Online retail 'not just about price' and marketers should focus on big spenders

There are some indications that shoppers are not just interested in cheap deals online and marketers should be targeting those with most to spend.

That's according to two reports.

The Changing Face of Retail report by Magna Global, shows that the public is losing its appetite for group buying sites such as Groupon and price comparison sites as the online shopping market matures beyond pure price plays. Their popularity fell by 9%, according to Magna's data.

Online retail is instead being driven by the convenience offered by tablet and smartphone devices. Online shopping through desktop computers increased 11% last year, according to the report while smartphone and tablet shopping increased 19% and 52% respectively.

While the vast majority of people still go online to seek out bargains, slightly fewer people did that this year than last year (down five percentage points to 75%) according to the report. While a small change, the inference is that the market may be maturing away from price alone.

Equally, more people this year said they liked to engage with a real person when shopping. It increased from 49% to 54% this year.

The report also found that bricks and mortar stores are still seen as providing the best service and brand experience.

Victor Corones, Magna Global Australia managing director, said: “This year’s data shows some important shifts in retail customer dynamics. This shift in shopping behaviour is an important detail for marketers and an indication that media dollars should be shifting to meet shoppers' online considerations.”

Meanwhile, the latest EMMA data shows Australians spend more than $1,000 a month on consumer goods across online and physical stores. Most of spending goes on groceries at $141 per week, followed by clothing at $104 per week. Furniture and homewares accounts for $101, $96 goes on electrical goods, $83 on hardware and gardening and $77 on IT products, each month.

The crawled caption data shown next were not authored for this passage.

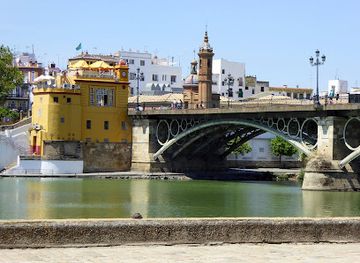 spain/seville/triana/landmark/puente-de-triana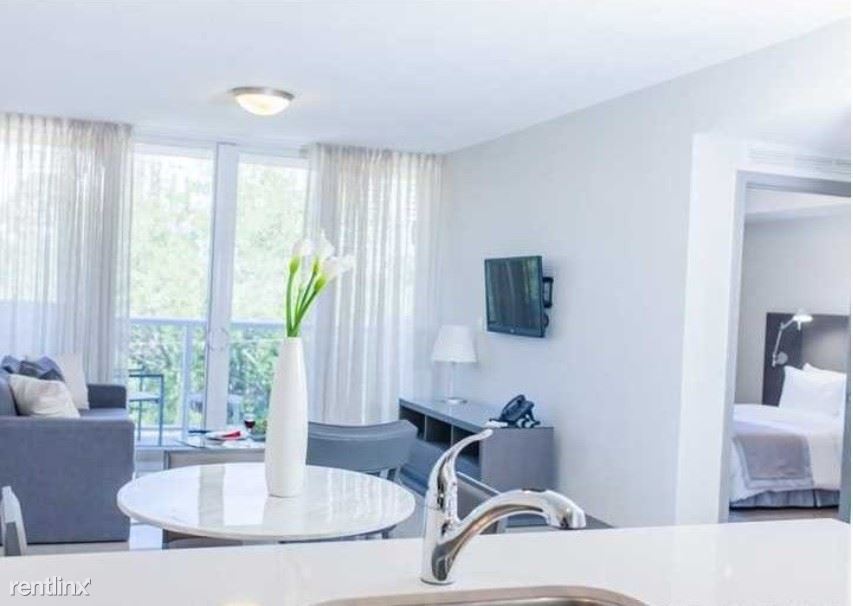 Building Photo - 1 br, 1 bath Apartment - 1700 SW 2nd Ave
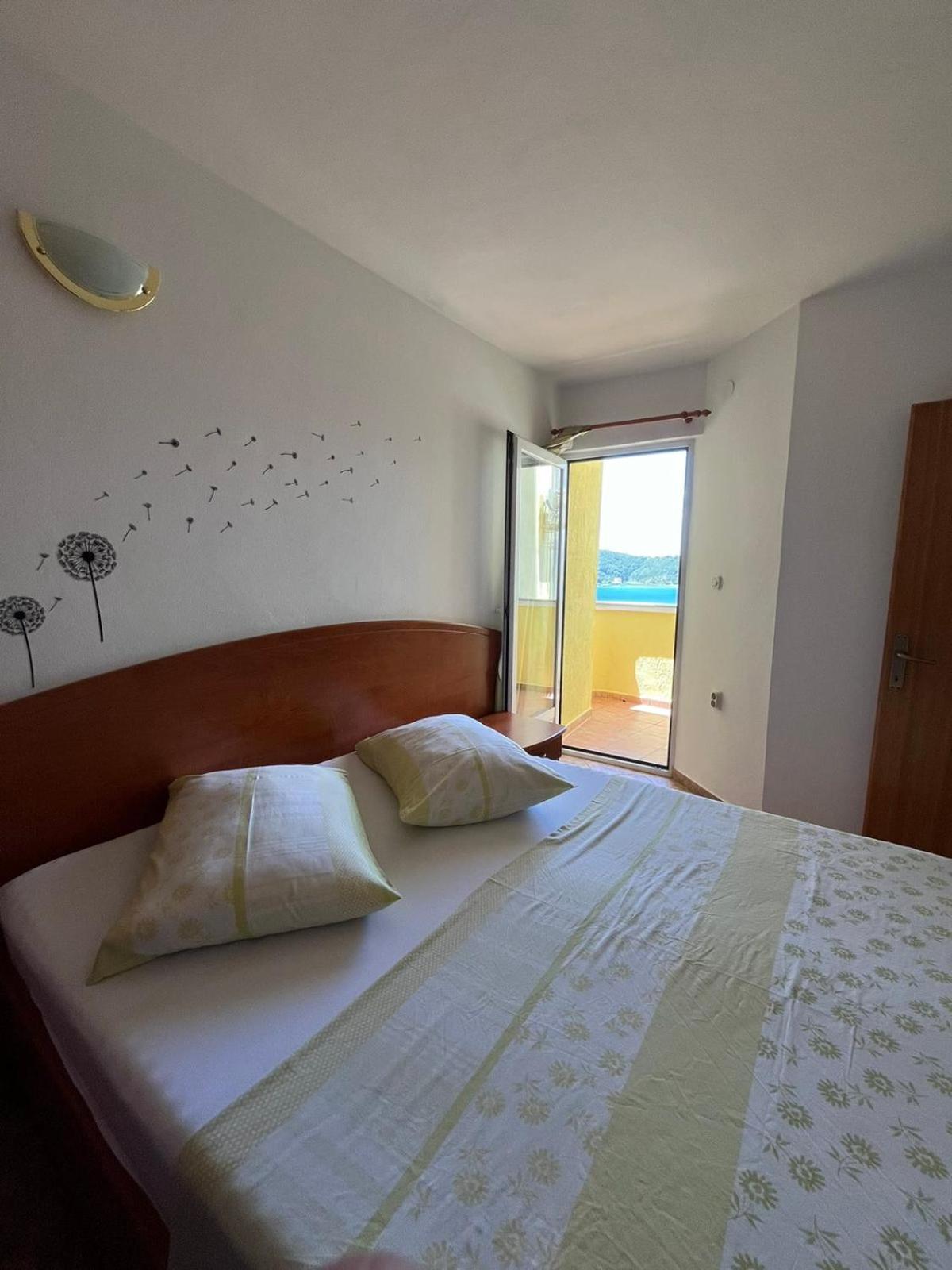 Apartment Jelena ラブ エクステリア 写真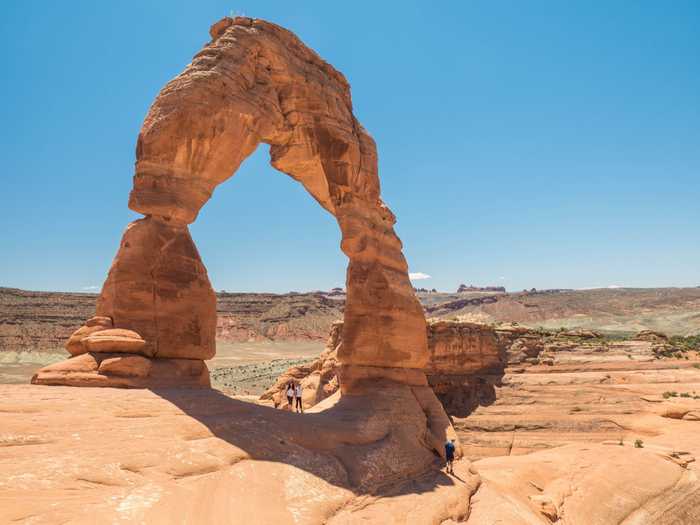 Tourist picture at the Delicate Arch.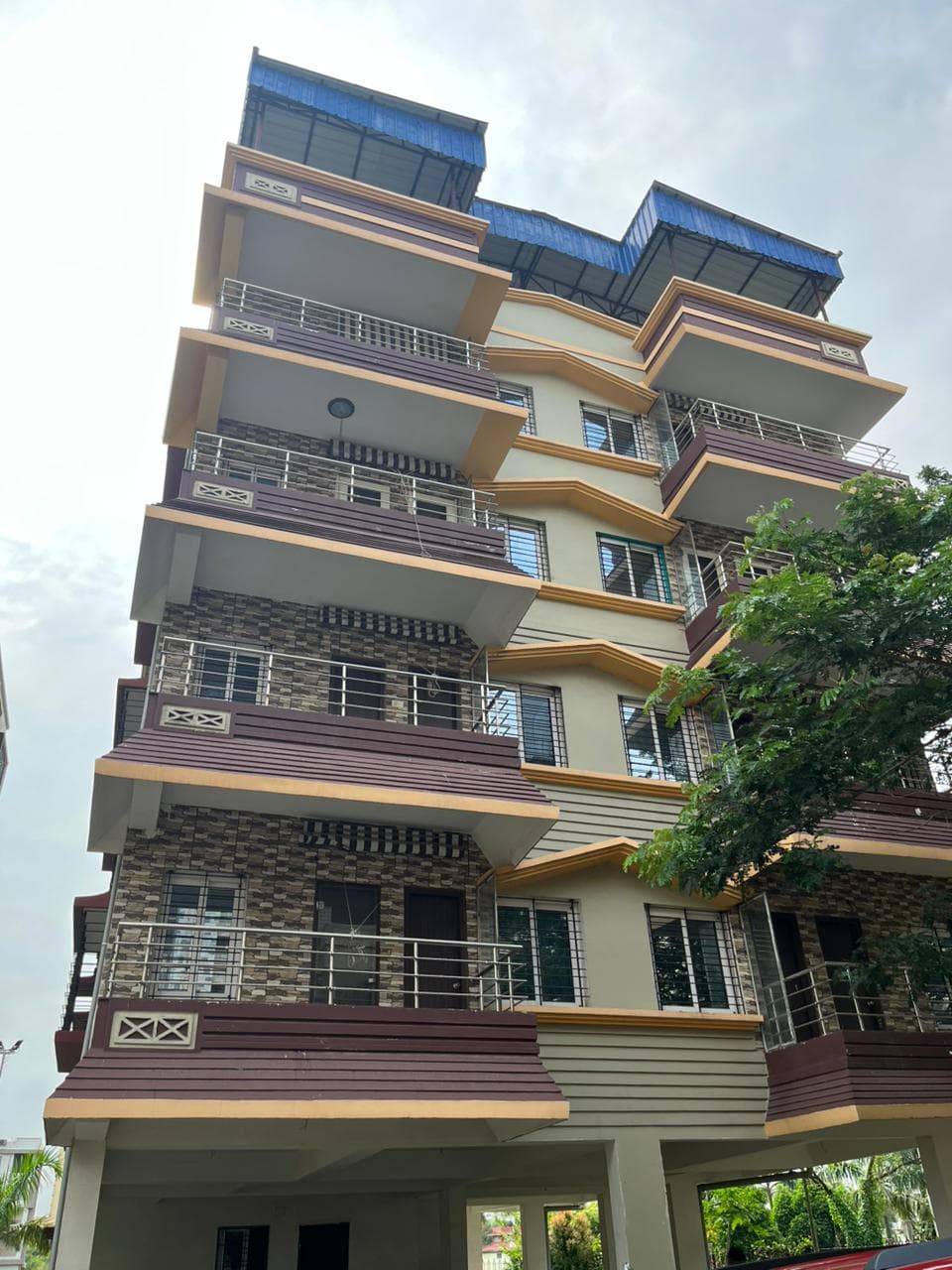 Luxurious 1500 Sq.Ft. Flat for Sale in Newtown Action Area 2 (Park Facing)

The survey did not break down how much of that spend was online and how much was offline. However, according to NAB research, Australian online retail sales rose to $14.1 billion in the year to July 2013, a level that is equivalent to 6.3% of traditional retail spending. That would suggest less than $100 of the $1,000 figure mooted by EMMA is spent online.

The EMMA data, based on its panel of 54,000 Australians, suggested that while more than three quarters of Australians (76%) have shopped online in their lifetime, more than three quarters (86%) have visited a shopping centre in the last month. Westfield malls, Bunnings, Big W, Kmart, Target and Officeworks were cited as favourite big stores by those surveyed.

Ipsos MediaCT managing director Simon Wake said: “Our EMMA research found that although the Australian wallet has been stretched by the GFC which curbed discretionary spending, there is still a strong appetite to shop with consumers embracing both online and bricks and mortar stores with equal fervour.”

The survey showed that international online retailers remain a major threat to domestic retailers with almost as many (six in 10) shopping online with international retailers as with domestic retailers (seven in 10).

The most regular online shoppers are those earning over $80,000, and those aged 30 to 44.

Shoppers in the 30 to 60 age bracket earning more than $80,000 represent the top 33% of all online spending and are the biggest online shoppers, spending nearly double the average at $1,900 a month. A big opportunity for marketers.